Yukarıdaki emtia açılımlarından da anlaşılacağı üzere taraf markaları aynı/aynı tür ya da benzer emtiaları kapsamaktadır. Dolayısıyla taraf markaları kapsamındaki mal ve hizmetler yönünden 8/1-b maddesi kapsamında iltibas ihtimalinin ilk şartı olan emtiaların benzerliği kriterinin sağlandığı şüphesizdir.
Dava konusu marka yeşil, turuncu ve pembe renkli, birbiri içine geçmiş üç dörtgen, her bir dörtgen içinde, “s”, “o” ve “a” harfleri yer alacak şekilde oluşturulmuş bir markadır.
Davacı yanın markalarında ise esas unsur “…” ibaresi olup bu ibarenin sabit tutularak, etrafına ek şekil ve sözcük unsurlarının eklendiği görülmüştür.
Buna göre üç harften oluşan her iki taraf markasında da esas unsuru oluşturan ibarelerin ikinci ve üçüncü sıralarında yer ala “o” ve “a” harfleri ortak olmakla birlikte işaretler arasında sair unsurların hiçbiri yönünden en ufak bir yakınlaşma dahi bulunmadığı gibi görsel anlamda taraf markaları tamamen farklıdırlar.
Keza yine üç harften oluşan taraf markalarında ilk harflerin “G” ve “S” şeklinde farklılaşmış olması da markaların fonetik anlamda birbirlerinden uzaklaşmalarına neden olmuştur. Markalar …” ve “….” şeklinde telaffuz edilecektir.

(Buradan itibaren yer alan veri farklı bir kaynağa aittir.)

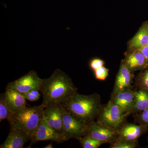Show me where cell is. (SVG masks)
I'll use <instances>...</instances> for the list:
<instances>
[{
    "label": "cell",
    "instance_id": "obj_15",
    "mask_svg": "<svg viewBox=\"0 0 148 148\" xmlns=\"http://www.w3.org/2000/svg\"><path fill=\"white\" fill-rule=\"evenodd\" d=\"M123 62L132 72L143 71L148 66V60L137 49H133L127 53Z\"/></svg>",
    "mask_w": 148,
    "mask_h": 148
},
{
    "label": "cell",
    "instance_id": "obj_28",
    "mask_svg": "<svg viewBox=\"0 0 148 148\" xmlns=\"http://www.w3.org/2000/svg\"><path fill=\"white\" fill-rule=\"evenodd\" d=\"M147 142H148V137H147Z\"/></svg>",
    "mask_w": 148,
    "mask_h": 148
},
{
    "label": "cell",
    "instance_id": "obj_13",
    "mask_svg": "<svg viewBox=\"0 0 148 148\" xmlns=\"http://www.w3.org/2000/svg\"><path fill=\"white\" fill-rule=\"evenodd\" d=\"M31 135L20 129H10L5 141L1 148H22L28 141L32 140Z\"/></svg>",
    "mask_w": 148,
    "mask_h": 148
},
{
    "label": "cell",
    "instance_id": "obj_17",
    "mask_svg": "<svg viewBox=\"0 0 148 148\" xmlns=\"http://www.w3.org/2000/svg\"><path fill=\"white\" fill-rule=\"evenodd\" d=\"M148 45V23L142 25L138 33L130 41L129 47L133 49H138Z\"/></svg>",
    "mask_w": 148,
    "mask_h": 148
},
{
    "label": "cell",
    "instance_id": "obj_12",
    "mask_svg": "<svg viewBox=\"0 0 148 148\" xmlns=\"http://www.w3.org/2000/svg\"><path fill=\"white\" fill-rule=\"evenodd\" d=\"M135 92V90H132V88L123 90L111 97L110 100L129 116L134 106Z\"/></svg>",
    "mask_w": 148,
    "mask_h": 148
},
{
    "label": "cell",
    "instance_id": "obj_14",
    "mask_svg": "<svg viewBox=\"0 0 148 148\" xmlns=\"http://www.w3.org/2000/svg\"><path fill=\"white\" fill-rule=\"evenodd\" d=\"M5 93L7 106L12 114L26 107L27 99L24 94L7 87L5 88Z\"/></svg>",
    "mask_w": 148,
    "mask_h": 148
},
{
    "label": "cell",
    "instance_id": "obj_11",
    "mask_svg": "<svg viewBox=\"0 0 148 148\" xmlns=\"http://www.w3.org/2000/svg\"><path fill=\"white\" fill-rule=\"evenodd\" d=\"M148 131V126L126 122L117 132V138L129 141H138Z\"/></svg>",
    "mask_w": 148,
    "mask_h": 148
},
{
    "label": "cell",
    "instance_id": "obj_4",
    "mask_svg": "<svg viewBox=\"0 0 148 148\" xmlns=\"http://www.w3.org/2000/svg\"><path fill=\"white\" fill-rule=\"evenodd\" d=\"M128 116L111 100L102 105L96 118L99 124L117 132L126 122Z\"/></svg>",
    "mask_w": 148,
    "mask_h": 148
},
{
    "label": "cell",
    "instance_id": "obj_21",
    "mask_svg": "<svg viewBox=\"0 0 148 148\" xmlns=\"http://www.w3.org/2000/svg\"><path fill=\"white\" fill-rule=\"evenodd\" d=\"M135 79V85L138 88L148 89V66L143 70Z\"/></svg>",
    "mask_w": 148,
    "mask_h": 148
},
{
    "label": "cell",
    "instance_id": "obj_25",
    "mask_svg": "<svg viewBox=\"0 0 148 148\" xmlns=\"http://www.w3.org/2000/svg\"><path fill=\"white\" fill-rule=\"evenodd\" d=\"M105 62L99 58H94L90 61V66L91 69L95 71L97 69L104 66Z\"/></svg>",
    "mask_w": 148,
    "mask_h": 148
},
{
    "label": "cell",
    "instance_id": "obj_9",
    "mask_svg": "<svg viewBox=\"0 0 148 148\" xmlns=\"http://www.w3.org/2000/svg\"><path fill=\"white\" fill-rule=\"evenodd\" d=\"M63 107L61 104L49 105L44 109L43 117L49 125L63 135Z\"/></svg>",
    "mask_w": 148,
    "mask_h": 148
},
{
    "label": "cell",
    "instance_id": "obj_24",
    "mask_svg": "<svg viewBox=\"0 0 148 148\" xmlns=\"http://www.w3.org/2000/svg\"><path fill=\"white\" fill-rule=\"evenodd\" d=\"M40 91L39 90L34 89L25 93L24 95L27 100L31 102H34L39 99L41 95Z\"/></svg>",
    "mask_w": 148,
    "mask_h": 148
},
{
    "label": "cell",
    "instance_id": "obj_2",
    "mask_svg": "<svg viewBox=\"0 0 148 148\" xmlns=\"http://www.w3.org/2000/svg\"><path fill=\"white\" fill-rule=\"evenodd\" d=\"M61 105L76 118L86 125L96 119L102 105L101 97L98 93L85 95L78 92Z\"/></svg>",
    "mask_w": 148,
    "mask_h": 148
},
{
    "label": "cell",
    "instance_id": "obj_22",
    "mask_svg": "<svg viewBox=\"0 0 148 148\" xmlns=\"http://www.w3.org/2000/svg\"><path fill=\"white\" fill-rule=\"evenodd\" d=\"M133 116L135 123L148 126V108Z\"/></svg>",
    "mask_w": 148,
    "mask_h": 148
},
{
    "label": "cell",
    "instance_id": "obj_7",
    "mask_svg": "<svg viewBox=\"0 0 148 148\" xmlns=\"http://www.w3.org/2000/svg\"><path fill=\"white\" fill-rule=\"evenodd\" d=\"M48 140L54 141L57 143H62L66 141L64 135L58 133L50 127L43 117L35 134L32 137L28 148L31 147L32 146L37 142Z\"/></svg>",
    "mask_w": 148,
    "mask_h": 148
},
{
    "label": "cell",
    "instance_id": "obj_18",
    "mask_svg": "<svg viewBox=\"0 0 148 148\" xmlns=\"http://www.w3.org/2000/svg\"><path fill=\"white\" fill-rule=\"evenodd\" d=\"M110 144V148H136L139 147L138 141H129L118 138Z\"/></svg>",
    "mask_w": 148,
    "mask_h": 148
},
{
    "label": "cell",
    "instance_id": "obj_26",
    "mask_svg": "<svg viewBox=\"0 0 148 148\" xmlns=\"http://www.w3.org/2000/svg\"><path fill=\"white\" fill-rule=\"evenodd\" d=\"M137 49L140 51H141L144 54L145 57H146L147 60L148 61V45L145 46L143 47L138 49Z\"/></svg>",
    "mask_w": 148,
    "mask_h": 148
},
{
    "label": "cell",
    "instance_id": "obj_20",
    "mask_svg": "<svg viewBox=\"0 0 148 148\" xmlns=\"http://www.w3.org/2000/svg\"><path fill=\"white\" fill-rule=\"evenodd\" d=\"M12 114L9 110L5 101V93H1L0 96V122L5 119L8 120Z\"/></svg>",
    "mask_w": 148,
    "mask_h": 148
},
{
    "label": "cell",
    "instance_id": "obj_6",
    "mask_svg": "<svg viewBox=\"0 0 148 148\" xmlns=\"http://www.w3.org/2000/svg\"><path fill=\"white\" fill-rule=\"evenodd\" d=\"M42 79L39 77L35 71H31L18 79L8 84L7 87L12 88L24 94L34 89L39 90Z\"/></svg>",
    "mask_w": 148,
    "mask_h": 148
},
{
    "label": "cell",
    "instance_id": "obj_1",
    "mask_svg": "<svg viewBox=\"0 0 148 148\" xmlns=\"http://www.w3.org/2000/svg\"><path fill=\"white\" fill-rule=\"evenodd\" d=\"M71 79L64 71L56 69L48 78L42 79L40 89L42 94V105L44 107L61 104L77 92Z\"/></svg>",
    "mask_w": 148,
    "mask_h": 148
},
{
    "label": "cell",
    "instance_id": "obj_8",
    "mask_svg": "<svg viewBox=\"0 0 148 148\" xmlns=\"http://www.w3.org/2000/svg\"><path fill=\"white\" fill-rule=\"evenodd\" d=\"M84 136L110 144L117 138V132L94 121L86 125Z\"/></svg>",
    "mask_w": 148,
    "mask_h": 148
},
{
    "label": "cell",
    "instance_id": "obj_19",
    "mask_svg": "<svg viewBox=\"0 0 148 148\" xmlns=\"http://www.w3.org/2000/svg\"><path fill=\"white\" fill-rule=\"evenodd\" d=\"M79 140L83 148H98L103 144L107 143L104 141H100L87 136H84Z\"/></svg>",
    "mask_w": 148,
    "mask_h": 148
},
{
    "label": "cell",
    "instance_id": "obj_10",
    "mask_svg": "<svg viewBox=\"0 0 148 148\" xmlns=\"http://www.w3.org/2000/svg\"><path fill=\"white\" fill-rule=\"evenodd\" d=\"M133 77V72L130 71L123 61L117 74L111 97L123 90L132 88Z\"/></svg>",
    "mask_w": 148,
    "mask_h": 148
},
{
    "label": "cell",
    "instance_id": "obj_3",
    "mask_svg": "<svg viewBox=\"0 0 148 148\" xmlns=\"http://www.w3.org/2000/svg\"><path fill=\"white\" fill-rule=\"evenodd\" d=\"M44 107L42 104L25 107L12 115L8 121L10 129H20L33 137L43 117Z\"/></svg>",
    "mask_w": 148,
    "mask_h": 148
},
{
    "label": "cell",
    "instance_id": "obj_5",
    "mask_svg": "<svg viewBox=\"0 0 148 148\" xmlns=\"http://www.w3.org/2000/svg\"><path fill=\"white\" fill-rule=\"evenodd\" d=\"M63 107V135L66 141L71 139L79 140L84 136L86 125L79 121Z\"/></svg>",
    "mask_w": 148,
    "mask_h": 148
},
{
    "label": "cell",
    "instance_id": "obj_16",
    "mask_svg": "<svg viewBox=\"0 0 148 148\" xmlns=\"http://www.w3.org/2000/svg\"><path fill=\"white\" fill-rule=\"evenodd\" d=\"M148 108V89L138 88L135 90V102L131 114L138 113Z\"/></svg>",
    "mask_w": 148,
    "mask_h": 148
},
{
    "label": "cell",
    "instance_id": "obj_27",
    "mask_svg": "<svg viewBox=\"0 0 148 148\" xmlns=\"http://www.w3.org/2000/svg\"><path fill=\"white\" fill-rule=\"evenodd\" d=\"M45 148H52L53 147H52V142L49 145H48L46 147H45Z\"/></svg>",
    "mask_w": 148,
    "mask_h": 148
},
{
    "label": "cell",
    "instance_id": "obj_23",
    "mask_svg": "<svg viewBox=\"0 0 148 148\" xmlns=\"http://www.w3.org/2000/svg\"><path fill=\"white\" fill-rule=\"evenodd\" d=\"M109 70L103 66L94 71L95 78L99 80H105L108 76Z\"/></svg>",
    "mask_w": 148,
    "mask_h": 148
}]
</instances>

Davacı yanın “…” markasının ise kavramsal bir karşılığı bulunmamakla birlikte Hindistan’ın bilinen eyaletlerinden birinin adı olduğu6, “…” ibaresinin ise Büyük Türkçe Sözlük bilgilerine göre “Sonra, krş. sona, sora” gibi anlamlara geldiği görülmektedir. Dolayısıyla tek bir harf farklılığının kavramsal açıdan da sözcükleri farklılaştırdığı görülmektedir.

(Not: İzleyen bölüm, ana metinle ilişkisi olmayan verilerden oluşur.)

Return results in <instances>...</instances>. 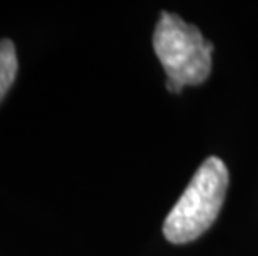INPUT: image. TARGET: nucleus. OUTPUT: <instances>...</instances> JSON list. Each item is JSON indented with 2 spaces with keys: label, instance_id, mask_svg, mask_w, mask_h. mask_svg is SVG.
I'll return each mask as SVG.
<instances>
[{
  "label": "nucleus",
  "instance_id": "20e7f679",
  "mask_svg": "<svg viewBox=\"0 0 258 256\" xmlns=\"http://www.w3.org/2000/svg\"><path fill=\"white\" fill-rule=\"evenodd\" d=\"M185 89V85L183 83H180V81L177 80H170L167 78V90L168 92H172V94H180Z\"/></svg>",
  "mask_w": 258,
  "mask_h": 256
},
{
  "label": "nucleus",
  "instance_id": "7ed1b4c3",
  "mask_svg": "<svg viewBox=\"0 0 258 256\" xmlns=\"http://www.w3.org/2000/svg\"><path fill=\"white\" fill-rule=\"evenodd\" d=\"M19 70L17 52L12 40H0V102L12 87Z\"/></svg>",
  "mask_w": 258,
  "mask_h": 256
},
{
  "label": "nucleus",
  "instance_id": "f03ea898",
  "mask_svg": "<svg viewBox=\"0 0 258 256\" xmlns=\"http://www.w3.org/2000/svg\"><path fill=\"white\" fill-rule=\"evenodd\" d=\"M153 50L167 78L185 87L203 83L212 72L213 45L195 25L175 14L162 12L153 34Z\"/></svg>",
  "mask_w": 258,
  "mask_h": 256
},
{
  "label": "nucleus",
  "instance_id": "f257e3e1",
  "mask_svg": "<svg viewBox=\"0 0 258 256\" xmlns=\"http://www.w3.org/2000/svg\"><path fill=\"white\" fill-rule=\"evenodd\" d=\"M230 175L217 156L207 158L163 223V235L173 244L202 236L217 220L228 190Z\"/></svg>",
  "mask_w": 258,
  "mask_h": 256
}]
</instances>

Taraf markalarında, ortak harfler yer almasına karşın, dava konusu markadaki belirgin şekil unsuru, özel yazım şekli ve markanın genel kompozisyonu ile taraf markalarının farklılaştığı kabul edilmiştir.
Sadece bazı harflerin veya kelimelerin ortak olması, markaların genel izlenim açısından benzer olduklarını söylemek için yeterli değildir; markaların hangi mal ve / veya hizmetler üzerinde kullanılacağı, hangi tüketiciye yönelik olduğu, marka ibarelerinin özgün niteliği ve ayırt ediciliği gibi birçok etken genel izlenim üzerinde etkilidir. Markalar arasındaki benzerlik ve farklılıkların genel izlenim üzerindeki etkisi; tüketici kitlesi, dava konusu malların niteliği de göz önünde bulundurularak, markaların bütünsel karşılaştırması yoluyla belirlenir:
“Genel değerlendirme açısından, söz konusu markaların görsel, fonetik veya kavramsal yönleri her zaman aynı öneme sahip değildir ve markaların piyasada bulunabilecekleri nesnel koşulların incelenmesi yerindedir.”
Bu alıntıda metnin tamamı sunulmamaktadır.